Quantifying Information Content of Multiparametric MRI Data for Automatic Tumor Segmentation using CNNs
Lars Bielak1,2, Nicole Wiedenmann2,3, Thomas Lottner1, Hatice Bunea2,3, Anca-Ligia Grosu2,3, and Michael Bock1,2

1Dept.of Radiology, Medical Physics, Medical Center University of Freiburg, Faculty of Medicine, University of Freiburg, Freiburg, Germany, 2German Cancer Consortium (DKTK), Partner Site Freiburg, Freiburg, Germany, 3Department of Radiation Oncology, Medical Center University of Freiburg, Faculty of Medicine, University of Freiburg, Freiburg, Germany


Multimodality imaging with CT, PET, and MRI is the basis for precise tumor segmentation in radiation therapy. We analyze which MR imaging contrasts mainly improve the segmentation performance of a CNN by training multiple networks using different input channels. The predictive value of 7 different contrasts is compared for two tumor regions, gross tumor volume and lymph node metastasis, in head and neck tumor patients.


Multimodality imaging with CT, PET, and MRI is the basis for precise tumor segmentation in radiation therapy (RT). With an increasing amount of multi-modal image information, automatic segmentation of the tumor has become feasible. Convolutional Neural Networks (CNNs) are among the highest scoring algorithms for this task1–5. The predictive performance of a CNN improves with the amount of input data with distinctly different information, e.g. the different MR contrasts in multiparametric MRI. Thus, in this study it is analyzed which imaging contrasts mainly improve the segmentation performance of a CNN. Therefore, in a head and neck tumor study CNNs are individually trained with different input channels (MR contrasts), and the results are compared.

Materials and Methods

To quantify the contribution of different MR contrasts on the segmentation performance, CNNs were trained with data from a RT study in head and neck tumor patients. In total, 7 different input channels were used: pre-contrast T1w and T2w fast Spin Echo, a T2* map from multi-echo GRE, perfusion maps ktrans and ve from a dynamic contrast-enhanced acquisition, an ADC map acquired from diffusion-weighted EPI data and T1w VIBE post-contrast water image (Dixon); the relevant sequence parameters are listed in Table 1. In the study, 8 CNNs were trained: one with all channels, and 7 in which one of the available input channels was not used.
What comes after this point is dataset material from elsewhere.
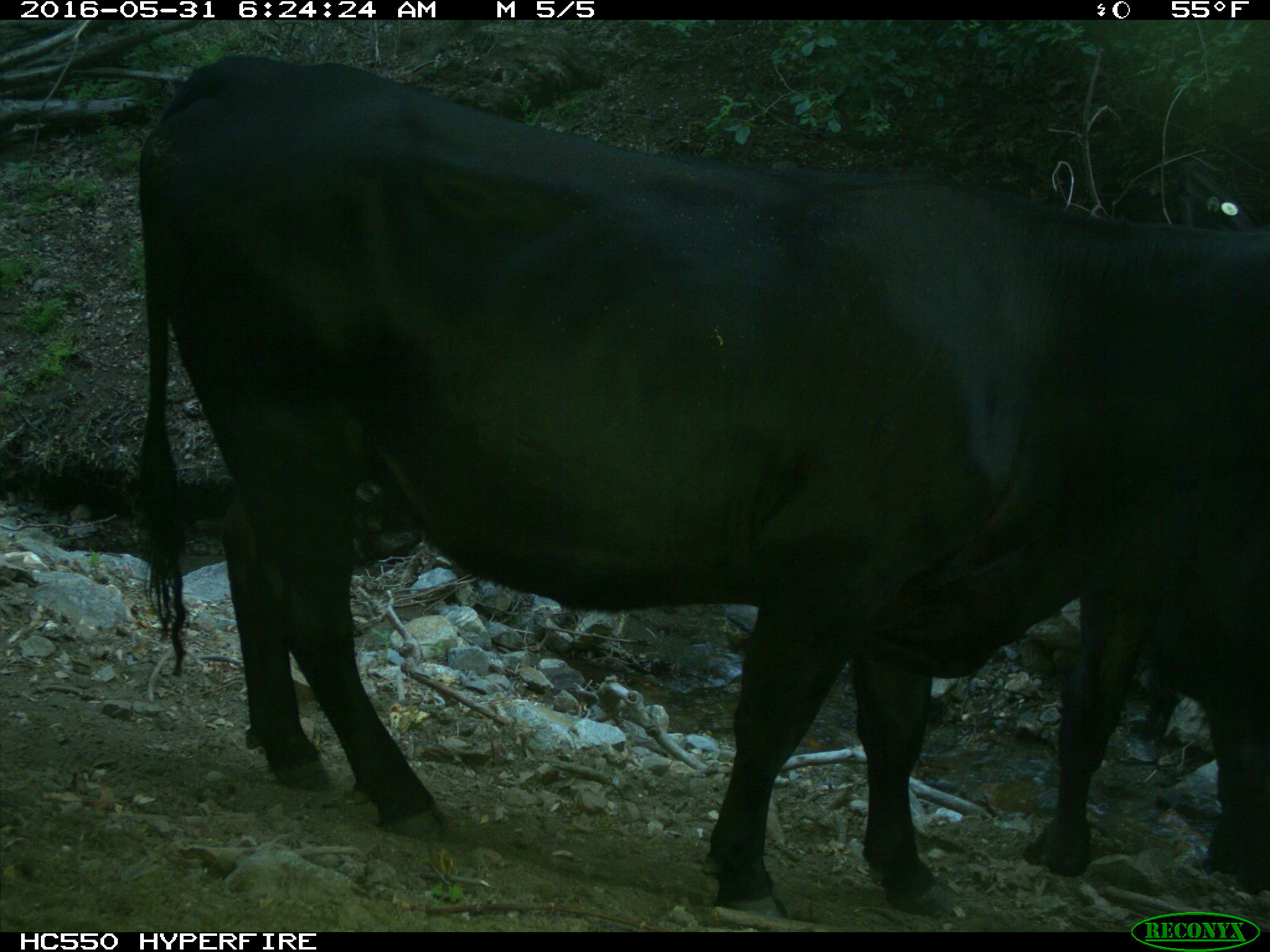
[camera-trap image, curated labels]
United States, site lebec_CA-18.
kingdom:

A total of 25 patients were imaged at a 3 T MRI system (Tim Trio, Siemens Healthineers, Erlangen, Germany) before (week 0) and 2 and 5 weeks into RT. Each of the 3 examinations was treated as an independent dataset. After excluding corrupted or inclomplete data, 36 sets with all 7 input channels were available. These were randomly split into 28 training-, 7 validation- and 1 testing-set.

As ground truth, gross tumor volumes and lymph node metastasis (GTV-T, GTV-LN) were contoured by a radiation oncologist and a radiologist. For CNN training, weighted contrasts (T1w, T2w, T1-VIBE-Dixon) were normalized to zero mean and unit standard deviation. The physical parameters ADC, T2*, ktrans and ve were rescaled based on a histogram approach with equal rescaling values for each parameter map.

A 10 layers deep CNN with a receptive field of 9.5×9.5×6 mm³ at a resolution of 0.45×0.45×2 mm³ was trained5. Layers 3,4,6,7 and 9 included residual connections6 to their previous layers. A second subsampled pathway with the same architecture and a subsampling factor of 5×5×1 was added to the network. Both pathways were merged and processed by two FC-layers. With every CNN the complete data were segmented and resulting probability maps were passed to the subsequent CRF for further refinement5.


In figure 1 the change of the Dice coefficient during training is plotted. As can be seen, the improvement of segmentation performance is dependent on the provided input channels. The Dice coefficient of whole foreground (GTV-T and GTV-LN) vs background is lower when ADC and T1 VIBE are left out, whereas ktrans and ve have only a small effect on the segmentation quality.

Final segmentation results for all cases are shown in figure 2 and the mean increase of the Dice coefficient is listed in table 2 together with significance/p-values from a paired t-test.

Figure 3 shows the final segmentation for the test case, which was not used during training. In general the CNNs oversegment the GTV-T while GTV-LN is undersegmented.

Discussion and Conclusion

In this study the influence of the different input channels on the segmentation performance was analyzed. From the calculated Dice coefficients one can see that ADC-maps and T2w images provide a major contribution to GTV-T and GTV-LN segmentation, whereas perfusion parameters (ktrans, ve) and T2* only show significant improvement (p<0.05) for GTV-LN segmentation while post-contrast T1 VIBE and pre-contrast T1 TSE significantly improve the GTV-T segmentation (table 2).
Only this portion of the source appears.